Set the records down once more so that they match the source word for word.

→ **EXCERPTED DATA**:
===============

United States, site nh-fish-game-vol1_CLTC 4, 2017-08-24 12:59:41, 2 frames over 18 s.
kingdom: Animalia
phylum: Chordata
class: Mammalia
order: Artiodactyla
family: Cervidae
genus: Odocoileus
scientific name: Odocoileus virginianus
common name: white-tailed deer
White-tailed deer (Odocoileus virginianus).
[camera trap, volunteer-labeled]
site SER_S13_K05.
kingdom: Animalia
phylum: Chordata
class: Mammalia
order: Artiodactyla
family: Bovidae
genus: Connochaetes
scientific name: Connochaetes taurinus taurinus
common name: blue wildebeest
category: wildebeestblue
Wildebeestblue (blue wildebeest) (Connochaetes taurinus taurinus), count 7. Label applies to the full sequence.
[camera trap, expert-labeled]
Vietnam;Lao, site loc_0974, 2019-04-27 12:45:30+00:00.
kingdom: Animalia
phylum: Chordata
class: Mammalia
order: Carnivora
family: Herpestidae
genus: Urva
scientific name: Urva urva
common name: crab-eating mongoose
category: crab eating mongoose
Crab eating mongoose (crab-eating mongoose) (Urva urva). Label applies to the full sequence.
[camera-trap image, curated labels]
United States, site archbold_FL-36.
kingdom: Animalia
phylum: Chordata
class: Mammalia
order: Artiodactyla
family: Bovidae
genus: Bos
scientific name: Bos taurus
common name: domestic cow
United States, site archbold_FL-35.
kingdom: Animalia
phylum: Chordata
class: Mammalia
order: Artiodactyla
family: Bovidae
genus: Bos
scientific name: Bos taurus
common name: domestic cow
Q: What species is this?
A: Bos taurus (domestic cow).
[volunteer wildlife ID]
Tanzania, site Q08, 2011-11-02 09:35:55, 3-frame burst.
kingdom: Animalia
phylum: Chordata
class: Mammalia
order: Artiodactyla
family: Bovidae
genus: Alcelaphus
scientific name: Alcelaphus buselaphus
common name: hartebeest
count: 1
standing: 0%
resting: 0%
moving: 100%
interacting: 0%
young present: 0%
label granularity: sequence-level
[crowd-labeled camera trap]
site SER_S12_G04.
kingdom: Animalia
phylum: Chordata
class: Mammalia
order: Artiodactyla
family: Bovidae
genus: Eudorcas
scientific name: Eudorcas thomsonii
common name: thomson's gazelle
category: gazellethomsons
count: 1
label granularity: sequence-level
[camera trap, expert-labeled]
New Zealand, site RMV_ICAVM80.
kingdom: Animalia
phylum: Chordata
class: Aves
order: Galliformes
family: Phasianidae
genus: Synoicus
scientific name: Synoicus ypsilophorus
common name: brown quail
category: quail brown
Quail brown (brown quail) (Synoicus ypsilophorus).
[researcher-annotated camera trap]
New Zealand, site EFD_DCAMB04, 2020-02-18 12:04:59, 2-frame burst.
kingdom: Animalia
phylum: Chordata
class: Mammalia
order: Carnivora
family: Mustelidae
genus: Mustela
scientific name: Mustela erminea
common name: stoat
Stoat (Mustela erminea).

===============

→ **REPLY TO THE EXERCISE**:
United States, site nh-fish-game-vol1_CLTC 4, 2017-08-24 12:59:41, 2 frames over 18 s.
kingdom: Animalia
phylum: Chordata
class: Mammalia
order: Artiodactyla
family: Cervidae
genus: Odocoileus
scientific name: Odocoileus virginianus
common name: white-tailed deer
White-tailed deer (Odocoileus virginianus).
[camera trap, volunteer-labeled]
site SER_S13_K05.
kingdom: Animalia
phylum: Chordata
class: Mammalia
order: Artiodactyla
family: Bovidae
genus: Connochaetes
scientific name: Connochaetes taurinus taurinus
common name: blue wildebeest
category: wildebeestblue
Wildebeestblue (blue wildebeest) (Connochaetes taurinus taurinus), count 7. Label applies to the full sequence.
[camera trap, expert-labeled]
Vietnam;Lao, site loc_0974, 2019-04-27 12:45:30+00:00.
kingdom: Animalia
phylum: Chordata
class: Mammalia
order: Carnivora
family: Herpestidae
genus: Urva
scientific name: Urva urva
common name: crab-eating mongoose
category: crab eating mongoose
Crab eating mongoose (crab-eating mongoose) (Urva urva). Label applies to the full sequence.
[camera-trap image, curated labels]
United States, site archbold_FL-36.
kingdom: Animalia
phylum: Chordata
class: Mammalia
order: Artiodactyla
family: Bovidae
genus: Bos
scientific name: Bos taurus
common name: domestic cow
United States, site archbold_FL-35.
kingdom: Animalia
phylum: Chordata
class: Mammalia
order: Artiodactyla
family: Bovidae
genus: Bos
scientific name: Bos taurus
common name: domestic cow
Q: What species is this?
A: Bos taurus (domestic cow).
[volunteer wildlife ID]
Tanzania, site Q08, 2011-11-02 09:35:55, 3-frame burst.
kingdom: Animalia
phylum: Chordata
class: Mammalia
order: Artiodactyla
family: Bovidae
genus: Alcelaphus
scientific name: Alcelaphus buselaphus
common name: hartebeest
count: 1
standing: 0%
resting: 0%
moving: 100%
interacting: 0%
young present: 0%
label granularity: sequence-level
[crowd-labeled camera trap]
site SER_S12_G04.
kingdom: Animalia
phylum: Chordata
class: Mammalia
order: Artiodactyla
family: Bovidae
genus: Eudorcas
scientific name: Eudorcas thomsonii
common name: thomson's gazelle
category: gazellethomsons
count: 1
label granularity: sequence-level
[camera trap, expert-labeled]
New Zealand, site RMV_ICAVM80.
kingdom: Animalia
phylum: Chordata
class: Aves
order: Galliformes
family: Phasianidae
genus: Synoicus
scientific name: Synoicus ypsilophorus
common name: brown quail
category: quail brown
Quail brown (brown quail) (Synoicus ypsilophorus).
[researcher-annotated camera trap]
New Zealand, site EFD_DCAMB04, 2020-02-18 12:04:59, 2-frame burst.
kingdom: Animalia
phylum: Chordata
class: Mammalia
order: Carnivora
family: Mustelidae
genus: Mustela
scientific name: Mustela erminea
common name: stoat
Stoat (Mustela erminea).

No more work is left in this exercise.